Usually the process of sphere eversion starts with a sphere whose normals are pointing outward, undergoes some spatial transformation without creasing or pinching (a homotopy), usually using a halfway-model like the tobacco-pouch, ends up as a sphere whose normals point inward. The sphere has been turned inside-out.
Is this equivalent to the following scenario ?
A smooth 3d unit vector field defined on a sphere, which initially points away from the sphere's center (like normals) is continuously and smoothly (without creases or any singularties) transformed into a vector field which points towards the sphere's center (like the inside-out normals).
Does the idea of sphere eversion translate to the described scenario (e.g. by using the normals of the surface during eversion rather than the positions) ? Or is it even the same with a different perspective ? And if so how could the latter be derived from the former ?
No, the scenarios are not equivalent, and no such transformation exists.
In fact, the outward normal vector field and the inward normal vector field are not even homotopic to each other through $\mathbb R^3$-valued nowhere zero vector fields on $S^2$, for the following reasons.
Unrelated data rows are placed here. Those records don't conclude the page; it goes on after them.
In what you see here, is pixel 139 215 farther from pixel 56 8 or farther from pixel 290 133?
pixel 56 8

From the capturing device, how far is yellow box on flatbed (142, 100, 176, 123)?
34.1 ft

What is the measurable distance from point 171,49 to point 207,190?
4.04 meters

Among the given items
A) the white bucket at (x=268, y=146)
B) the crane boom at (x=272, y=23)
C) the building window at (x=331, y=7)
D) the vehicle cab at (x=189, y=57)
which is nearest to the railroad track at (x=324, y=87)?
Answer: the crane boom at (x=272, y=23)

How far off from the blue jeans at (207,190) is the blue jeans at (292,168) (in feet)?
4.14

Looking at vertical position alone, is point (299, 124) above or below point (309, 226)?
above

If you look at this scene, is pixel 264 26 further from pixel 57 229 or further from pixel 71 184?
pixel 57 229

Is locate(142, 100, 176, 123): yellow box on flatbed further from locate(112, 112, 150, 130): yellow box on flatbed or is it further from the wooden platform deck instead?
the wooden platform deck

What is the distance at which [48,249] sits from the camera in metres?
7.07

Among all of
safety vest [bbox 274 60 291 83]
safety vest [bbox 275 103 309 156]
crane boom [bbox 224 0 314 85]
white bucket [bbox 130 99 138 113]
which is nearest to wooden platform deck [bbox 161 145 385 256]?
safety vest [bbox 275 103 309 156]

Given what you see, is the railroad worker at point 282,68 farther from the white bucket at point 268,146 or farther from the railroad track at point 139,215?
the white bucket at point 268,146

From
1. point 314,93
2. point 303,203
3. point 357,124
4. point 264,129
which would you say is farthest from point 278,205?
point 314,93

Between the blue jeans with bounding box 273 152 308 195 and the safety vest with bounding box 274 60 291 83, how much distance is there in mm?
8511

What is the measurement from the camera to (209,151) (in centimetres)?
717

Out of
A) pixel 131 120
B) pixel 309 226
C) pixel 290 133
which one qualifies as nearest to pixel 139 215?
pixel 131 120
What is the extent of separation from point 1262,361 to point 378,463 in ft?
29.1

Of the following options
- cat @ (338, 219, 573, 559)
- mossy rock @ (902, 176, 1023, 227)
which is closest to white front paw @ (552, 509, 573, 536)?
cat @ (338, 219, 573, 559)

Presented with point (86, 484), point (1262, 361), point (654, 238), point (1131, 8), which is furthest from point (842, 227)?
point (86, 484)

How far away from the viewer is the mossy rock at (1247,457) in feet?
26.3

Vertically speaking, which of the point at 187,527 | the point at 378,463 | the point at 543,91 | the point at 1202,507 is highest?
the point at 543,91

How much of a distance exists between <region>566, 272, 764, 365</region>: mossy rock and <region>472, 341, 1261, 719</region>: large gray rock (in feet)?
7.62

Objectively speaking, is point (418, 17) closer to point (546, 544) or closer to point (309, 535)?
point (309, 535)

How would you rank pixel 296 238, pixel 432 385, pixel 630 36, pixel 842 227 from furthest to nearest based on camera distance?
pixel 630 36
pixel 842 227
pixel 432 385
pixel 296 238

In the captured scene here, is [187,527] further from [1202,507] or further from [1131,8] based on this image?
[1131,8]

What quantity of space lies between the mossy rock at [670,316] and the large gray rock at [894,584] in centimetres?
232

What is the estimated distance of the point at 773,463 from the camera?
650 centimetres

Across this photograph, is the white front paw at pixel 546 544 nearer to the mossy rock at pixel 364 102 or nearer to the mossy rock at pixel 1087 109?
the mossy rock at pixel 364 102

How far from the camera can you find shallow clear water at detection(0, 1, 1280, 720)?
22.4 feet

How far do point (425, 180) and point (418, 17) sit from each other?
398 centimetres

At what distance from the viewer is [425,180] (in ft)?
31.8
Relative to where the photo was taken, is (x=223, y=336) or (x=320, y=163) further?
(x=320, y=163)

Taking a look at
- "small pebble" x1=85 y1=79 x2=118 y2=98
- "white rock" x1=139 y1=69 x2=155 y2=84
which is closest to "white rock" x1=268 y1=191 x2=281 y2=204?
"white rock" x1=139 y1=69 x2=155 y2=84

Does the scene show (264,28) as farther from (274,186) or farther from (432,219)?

Associated to $\mathbb R^3$-valued nonwhere zero vector field $X$ on $S^2$ is the continuous self-map $f_X : S^2 \to S^2$ defined by $$f_X(p) = \frac{X(p)}{\|X(p)\|} $$ The function associated to the outward normal vector field is the identity map $I(p)=p$, which has degree $+1$. The function associated to the inward normal is the antipodal map $-I(p)=-p$, which has degree $-1$. But two homotopic nowhere zero vector fields give homotopic self-maps, and degree is a homotopy invariant, so the outward normal is not homotopic to the inward normal through nonzero $\mathbb R^3$-valued vector fields.